• _Goal_:
Which lines of the entries, starting with the line that contains "What is the distance, from" and continuing through the line that contains "598 centimetres", can you repeat verbatim, with nothing else?
BEGIN Records to process
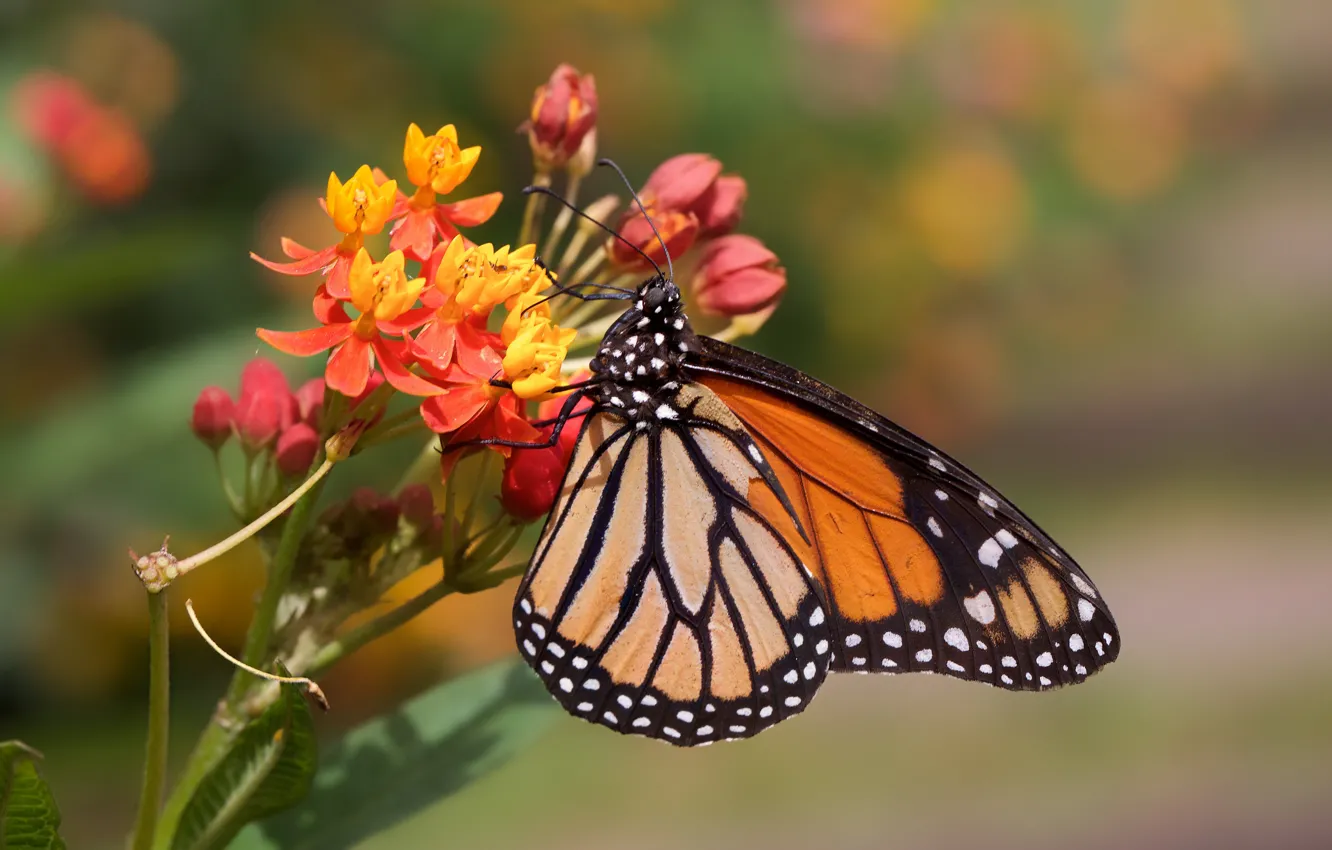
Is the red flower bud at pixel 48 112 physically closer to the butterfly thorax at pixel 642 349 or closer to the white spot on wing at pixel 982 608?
END Records to process
BEGIN Records to process
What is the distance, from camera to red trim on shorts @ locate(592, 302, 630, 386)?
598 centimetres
END Records to process
BEGIN Records to process
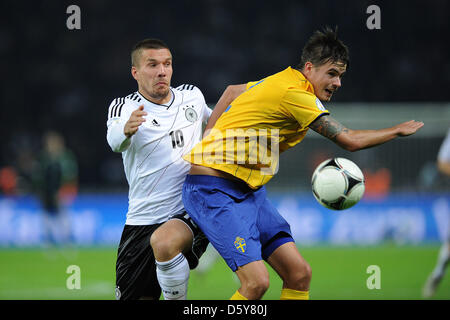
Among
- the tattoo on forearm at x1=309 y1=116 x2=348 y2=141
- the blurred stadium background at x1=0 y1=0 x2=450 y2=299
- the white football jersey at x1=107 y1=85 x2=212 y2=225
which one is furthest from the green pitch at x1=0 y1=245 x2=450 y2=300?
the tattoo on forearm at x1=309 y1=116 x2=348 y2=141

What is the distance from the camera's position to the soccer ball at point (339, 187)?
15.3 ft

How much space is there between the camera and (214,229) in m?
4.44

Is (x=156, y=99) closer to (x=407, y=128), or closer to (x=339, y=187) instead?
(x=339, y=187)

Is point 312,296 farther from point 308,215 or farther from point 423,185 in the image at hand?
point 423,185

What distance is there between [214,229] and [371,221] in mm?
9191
END Records to process
• _Written response_:
What is the distance, from camera to red trim on shorts @ locate(592, 302, 630, 386)?
598 centimetres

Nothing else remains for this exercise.